## WORK ORDER
Restate word for word the entries below, starting with the line with "Researchers compared 3D" and continuing through the line with "2. Pix2Vox: A". Include both of those lines and no others.

(Stored records)

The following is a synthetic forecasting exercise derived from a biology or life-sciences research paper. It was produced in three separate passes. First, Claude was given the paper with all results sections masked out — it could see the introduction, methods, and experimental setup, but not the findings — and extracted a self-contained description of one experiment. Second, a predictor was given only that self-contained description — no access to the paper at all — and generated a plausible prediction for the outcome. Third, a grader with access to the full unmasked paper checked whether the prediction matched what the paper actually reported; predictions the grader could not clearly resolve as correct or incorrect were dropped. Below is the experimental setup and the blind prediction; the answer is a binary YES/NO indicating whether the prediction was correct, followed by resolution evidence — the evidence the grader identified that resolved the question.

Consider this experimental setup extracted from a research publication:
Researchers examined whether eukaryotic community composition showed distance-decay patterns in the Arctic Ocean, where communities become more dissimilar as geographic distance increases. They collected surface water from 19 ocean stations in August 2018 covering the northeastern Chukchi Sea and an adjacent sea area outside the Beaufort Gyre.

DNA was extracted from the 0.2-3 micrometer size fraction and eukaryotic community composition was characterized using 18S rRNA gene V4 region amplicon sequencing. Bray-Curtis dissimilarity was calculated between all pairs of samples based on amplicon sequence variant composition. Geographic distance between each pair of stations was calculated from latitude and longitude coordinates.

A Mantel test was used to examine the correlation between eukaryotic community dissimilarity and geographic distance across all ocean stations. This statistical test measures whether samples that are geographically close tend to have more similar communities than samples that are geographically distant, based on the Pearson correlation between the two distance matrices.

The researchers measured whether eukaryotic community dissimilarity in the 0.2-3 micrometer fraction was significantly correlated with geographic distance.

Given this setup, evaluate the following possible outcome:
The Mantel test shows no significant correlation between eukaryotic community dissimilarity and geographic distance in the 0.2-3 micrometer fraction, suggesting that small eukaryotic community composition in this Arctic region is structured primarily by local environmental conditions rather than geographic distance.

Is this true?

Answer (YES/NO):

---

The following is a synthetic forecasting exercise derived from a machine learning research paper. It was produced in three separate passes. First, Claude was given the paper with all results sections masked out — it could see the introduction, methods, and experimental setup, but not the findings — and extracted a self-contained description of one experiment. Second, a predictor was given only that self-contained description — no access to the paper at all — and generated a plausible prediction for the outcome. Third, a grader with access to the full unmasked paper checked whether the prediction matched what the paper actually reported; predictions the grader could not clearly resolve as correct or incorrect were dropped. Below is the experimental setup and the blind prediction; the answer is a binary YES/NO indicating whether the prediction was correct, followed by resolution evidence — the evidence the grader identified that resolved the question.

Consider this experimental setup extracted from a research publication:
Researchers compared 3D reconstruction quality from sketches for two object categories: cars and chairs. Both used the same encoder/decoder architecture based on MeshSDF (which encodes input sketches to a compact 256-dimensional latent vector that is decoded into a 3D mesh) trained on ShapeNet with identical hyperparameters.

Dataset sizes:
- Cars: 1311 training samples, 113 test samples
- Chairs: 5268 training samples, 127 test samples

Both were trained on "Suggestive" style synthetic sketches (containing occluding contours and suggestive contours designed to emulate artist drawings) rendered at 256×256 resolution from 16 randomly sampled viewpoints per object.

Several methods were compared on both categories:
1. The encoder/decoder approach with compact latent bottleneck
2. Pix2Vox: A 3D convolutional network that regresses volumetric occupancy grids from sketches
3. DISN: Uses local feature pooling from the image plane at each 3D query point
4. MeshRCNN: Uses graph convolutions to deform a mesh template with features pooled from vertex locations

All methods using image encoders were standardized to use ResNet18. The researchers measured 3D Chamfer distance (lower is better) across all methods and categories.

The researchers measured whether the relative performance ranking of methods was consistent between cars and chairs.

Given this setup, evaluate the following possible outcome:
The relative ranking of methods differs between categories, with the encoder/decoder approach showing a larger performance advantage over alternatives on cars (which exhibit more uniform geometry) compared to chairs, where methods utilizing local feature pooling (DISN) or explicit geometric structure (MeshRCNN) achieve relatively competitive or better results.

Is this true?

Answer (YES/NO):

---

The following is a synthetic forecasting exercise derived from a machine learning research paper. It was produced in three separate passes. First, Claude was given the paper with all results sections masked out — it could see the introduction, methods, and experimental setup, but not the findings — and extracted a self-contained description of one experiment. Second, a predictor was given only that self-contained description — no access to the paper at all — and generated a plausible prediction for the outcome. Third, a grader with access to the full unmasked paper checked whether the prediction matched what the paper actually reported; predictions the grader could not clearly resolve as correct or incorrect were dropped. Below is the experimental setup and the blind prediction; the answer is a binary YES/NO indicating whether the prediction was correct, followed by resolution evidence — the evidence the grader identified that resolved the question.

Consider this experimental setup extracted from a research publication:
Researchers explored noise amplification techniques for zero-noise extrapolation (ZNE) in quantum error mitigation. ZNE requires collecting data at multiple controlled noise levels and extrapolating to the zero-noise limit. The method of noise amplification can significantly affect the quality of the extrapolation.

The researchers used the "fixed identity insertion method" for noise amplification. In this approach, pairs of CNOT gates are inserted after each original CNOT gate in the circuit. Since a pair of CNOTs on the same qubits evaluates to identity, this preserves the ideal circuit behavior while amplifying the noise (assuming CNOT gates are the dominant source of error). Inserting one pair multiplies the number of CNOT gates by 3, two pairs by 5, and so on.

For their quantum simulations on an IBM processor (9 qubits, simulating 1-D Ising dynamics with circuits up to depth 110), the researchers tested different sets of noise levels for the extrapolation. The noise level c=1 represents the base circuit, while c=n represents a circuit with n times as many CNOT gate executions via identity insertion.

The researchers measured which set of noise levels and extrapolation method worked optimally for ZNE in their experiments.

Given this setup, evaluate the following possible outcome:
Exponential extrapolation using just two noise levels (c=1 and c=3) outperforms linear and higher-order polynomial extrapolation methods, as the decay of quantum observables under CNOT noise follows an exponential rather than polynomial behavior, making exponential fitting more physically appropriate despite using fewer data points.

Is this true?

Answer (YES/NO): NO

## RESPONSE
Researchers compared 3D reconstruction quality from sketches for two object categories: cars and chairs. Both used the same encoder/decoder architecture based on MeshSDF (which encodes input sketches to a compact 256-dimensional latent vector that is decoded into a 3D mesh) trained on ShapeNet with identical hyperparameters.

Dataset sizes:
- Cars: 1311 training samples, 113 test samples
- Chairs: 5268 training samples, 127 test samples

Both were trained on "Suggestive" style synthetic sketches (containing occluding contours and suggestive contours designed to emulate artist drawings) rendered at 256×256 resolution from 16 randomly sampled viewpoints per object.

Several methods were compared on both categories:
1. The encoder/decoder approach with compact latent bottleneck
2. Pix2Vox: A 3D convolutional network that regresses volumetric occupancy grids from sketches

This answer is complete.